Twenty-four years after Edsa 1, propagating revisionist history is the fad. And it’s not only about sugarcoating Marcos’s rule, it’s also about slandering people power and, in an election year where Cory Aquino’s son Noynoy is the leading presidential bet, besmirching her memory and presenting a one-sided assessment of her presidency.

I have tackled at length the Marcos dictatorship and Edsa 1 in my previous writings. After scanning Cecilio T. Arillo’s book “Greed and Betrayal: The Sequel to the 1986 Edsa Revolution,” I now feel it’s time to present my own take of the Cory years. This is both a product of research and of my own experience as a young man at that time.

Critics of Aquino harp on a few “memorable” things like the then president’s “corrupt” Kamag-anak Inc. and the brownouts that bedeviled the country in the waning years of her presidency.

More often than not, context is lost. But no objective assessment of Cory’s presidency will emerge if it is not placed in its proper historical perspective.

As early as 1983, Cory’s husband Ninoy, a sharp political analyst in his own right, had warned of trouble for whoever will take the reins of the government after Marcos. His arguments were compelling. One-man rule had destroyed the country’s democratic processes. And Marcos and his cronies had left the economy in shambles.

Ninoy was killed in August of that year and thus didn’t have any inkling that the Marcos successor he was referring to would be his own wife. Cory herself was not equipped for the job of rebuilding the nation, having spent most of her adult life as a housewife. Yet, the woman scorned as “talagang walang alam” didn’t shirk from the task.

Cory battled Marcos in the Feb. 7 snap elections and later in Edsa 1 on the strength of the so-called “rainbow coalition.”

But that strength also turned out later to be a weakness in governance. The extreme right and the revolutionary left, for example, advanced conflicting interests.
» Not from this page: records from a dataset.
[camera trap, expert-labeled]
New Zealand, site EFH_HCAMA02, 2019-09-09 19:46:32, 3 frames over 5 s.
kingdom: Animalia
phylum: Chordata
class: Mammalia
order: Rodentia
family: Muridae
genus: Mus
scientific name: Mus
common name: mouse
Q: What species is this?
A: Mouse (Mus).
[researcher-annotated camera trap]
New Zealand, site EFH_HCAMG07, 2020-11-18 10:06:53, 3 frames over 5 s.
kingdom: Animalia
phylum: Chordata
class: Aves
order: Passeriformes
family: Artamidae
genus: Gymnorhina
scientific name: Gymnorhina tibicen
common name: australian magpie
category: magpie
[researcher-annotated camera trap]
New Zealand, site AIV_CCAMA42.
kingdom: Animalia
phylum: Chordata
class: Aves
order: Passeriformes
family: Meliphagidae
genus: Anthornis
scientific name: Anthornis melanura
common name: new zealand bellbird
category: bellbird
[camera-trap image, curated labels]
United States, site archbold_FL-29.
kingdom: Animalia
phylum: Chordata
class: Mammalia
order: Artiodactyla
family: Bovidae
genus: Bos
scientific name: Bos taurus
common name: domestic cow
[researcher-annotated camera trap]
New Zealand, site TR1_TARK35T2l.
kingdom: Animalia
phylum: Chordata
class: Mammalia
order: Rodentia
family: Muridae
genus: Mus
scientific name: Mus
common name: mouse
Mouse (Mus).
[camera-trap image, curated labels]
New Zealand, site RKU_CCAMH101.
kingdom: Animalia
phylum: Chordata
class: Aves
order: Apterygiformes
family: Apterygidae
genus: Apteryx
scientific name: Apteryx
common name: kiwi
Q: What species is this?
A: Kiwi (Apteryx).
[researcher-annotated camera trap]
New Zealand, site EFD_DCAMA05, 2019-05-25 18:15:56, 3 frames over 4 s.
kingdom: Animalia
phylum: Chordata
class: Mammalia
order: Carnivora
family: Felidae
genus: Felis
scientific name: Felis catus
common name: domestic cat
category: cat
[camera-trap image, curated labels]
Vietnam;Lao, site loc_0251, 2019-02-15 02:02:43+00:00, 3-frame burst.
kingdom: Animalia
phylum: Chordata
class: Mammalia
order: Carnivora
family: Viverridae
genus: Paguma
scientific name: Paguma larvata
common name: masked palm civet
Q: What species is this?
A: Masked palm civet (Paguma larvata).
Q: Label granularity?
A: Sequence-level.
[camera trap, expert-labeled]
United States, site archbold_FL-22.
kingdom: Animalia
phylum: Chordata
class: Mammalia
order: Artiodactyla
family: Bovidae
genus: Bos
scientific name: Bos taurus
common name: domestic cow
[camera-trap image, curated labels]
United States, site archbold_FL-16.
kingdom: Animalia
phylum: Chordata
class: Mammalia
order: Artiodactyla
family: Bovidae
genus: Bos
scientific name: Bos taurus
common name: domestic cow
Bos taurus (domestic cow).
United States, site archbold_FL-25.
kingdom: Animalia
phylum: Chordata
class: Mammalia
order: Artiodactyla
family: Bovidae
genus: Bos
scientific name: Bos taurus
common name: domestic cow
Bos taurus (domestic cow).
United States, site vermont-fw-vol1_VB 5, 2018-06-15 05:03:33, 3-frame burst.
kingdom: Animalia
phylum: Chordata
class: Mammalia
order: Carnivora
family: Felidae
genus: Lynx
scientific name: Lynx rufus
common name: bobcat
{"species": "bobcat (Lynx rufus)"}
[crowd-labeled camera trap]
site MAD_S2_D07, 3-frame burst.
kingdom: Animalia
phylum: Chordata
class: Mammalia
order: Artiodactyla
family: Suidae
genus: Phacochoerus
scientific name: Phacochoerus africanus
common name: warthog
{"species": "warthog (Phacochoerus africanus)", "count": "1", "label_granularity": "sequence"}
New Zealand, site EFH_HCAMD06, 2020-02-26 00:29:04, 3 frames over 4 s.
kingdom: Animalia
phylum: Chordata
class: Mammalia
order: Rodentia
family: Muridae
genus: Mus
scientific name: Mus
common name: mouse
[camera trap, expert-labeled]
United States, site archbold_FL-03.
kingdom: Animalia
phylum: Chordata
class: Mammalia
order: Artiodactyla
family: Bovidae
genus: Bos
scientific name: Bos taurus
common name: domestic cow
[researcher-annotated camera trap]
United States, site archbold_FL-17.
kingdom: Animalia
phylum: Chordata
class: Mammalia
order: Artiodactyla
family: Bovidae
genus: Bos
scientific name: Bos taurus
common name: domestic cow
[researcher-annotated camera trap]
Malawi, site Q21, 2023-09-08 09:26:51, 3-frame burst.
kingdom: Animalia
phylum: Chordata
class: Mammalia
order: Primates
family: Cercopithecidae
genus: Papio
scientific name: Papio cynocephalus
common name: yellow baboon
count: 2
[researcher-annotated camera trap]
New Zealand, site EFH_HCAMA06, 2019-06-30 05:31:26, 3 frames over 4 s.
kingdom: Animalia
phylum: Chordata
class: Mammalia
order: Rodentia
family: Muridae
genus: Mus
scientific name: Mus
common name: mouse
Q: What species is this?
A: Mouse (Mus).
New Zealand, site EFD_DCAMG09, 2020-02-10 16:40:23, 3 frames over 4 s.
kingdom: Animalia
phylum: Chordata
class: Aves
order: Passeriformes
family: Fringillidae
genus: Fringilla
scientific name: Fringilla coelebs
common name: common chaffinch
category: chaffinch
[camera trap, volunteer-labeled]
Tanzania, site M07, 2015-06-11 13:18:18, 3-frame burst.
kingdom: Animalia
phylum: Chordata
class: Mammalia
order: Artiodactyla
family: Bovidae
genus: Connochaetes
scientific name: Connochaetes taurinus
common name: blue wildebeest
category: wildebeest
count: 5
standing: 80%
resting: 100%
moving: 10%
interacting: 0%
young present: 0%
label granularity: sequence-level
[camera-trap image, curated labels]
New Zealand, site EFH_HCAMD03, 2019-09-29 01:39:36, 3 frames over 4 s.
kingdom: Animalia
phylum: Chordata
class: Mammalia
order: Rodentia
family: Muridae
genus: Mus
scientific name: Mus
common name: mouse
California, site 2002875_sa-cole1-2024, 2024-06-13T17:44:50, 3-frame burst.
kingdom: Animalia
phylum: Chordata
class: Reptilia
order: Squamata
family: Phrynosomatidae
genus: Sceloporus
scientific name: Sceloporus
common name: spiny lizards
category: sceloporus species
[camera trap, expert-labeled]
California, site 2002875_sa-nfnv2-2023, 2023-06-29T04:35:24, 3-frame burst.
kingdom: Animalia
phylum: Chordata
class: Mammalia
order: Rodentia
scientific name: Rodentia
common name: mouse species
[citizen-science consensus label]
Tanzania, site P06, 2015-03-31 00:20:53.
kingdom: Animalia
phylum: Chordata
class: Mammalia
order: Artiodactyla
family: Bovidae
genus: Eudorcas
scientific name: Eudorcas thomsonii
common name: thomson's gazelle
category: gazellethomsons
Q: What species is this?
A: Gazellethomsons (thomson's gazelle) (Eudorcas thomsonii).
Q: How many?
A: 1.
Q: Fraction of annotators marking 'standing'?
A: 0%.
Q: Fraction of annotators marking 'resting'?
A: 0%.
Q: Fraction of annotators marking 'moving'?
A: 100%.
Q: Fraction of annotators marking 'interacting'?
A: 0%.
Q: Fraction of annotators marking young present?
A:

Trying to balance these interests was a losing proposition.

The Cory government focused in the early years of restoring the status quo ante, or the liberal democratic processes in place before Marcos declared martial law in 1972. That fell short of the goal of effecting thoroughgoing reform in the socio-political and economic setup. Still, it was a formidable effort considering what Marcos left behind.

Cory first came up with a “Freedom Constitution,” then replaced the Marcos-muddled 1971 Constitution with the 1987 Constitution via a Constitutional Commission. She loosened Marcos’s hold on the bureaucracy by replacing local government officials with officers-in-charge. She held the first post-Marcos election, a “clean one,” in 1988.

Cory decapitated crony capitalism and went after Marcos’s ill-gotten wealth. She sought to restore investor confidence using as capital the goodwill earned by the peaceful transfer of power in the country. This even as she battled, among others, coups launched by the military, the leftist rebellion and disasters like the eruption of Mt. Pinatubo.

Then in one final act of decency, she refused to run for another term and instead presided over a democratic turnover of the reins of government to Fidel V. Ramos, who won the first presidential election post-Marcos in 1992.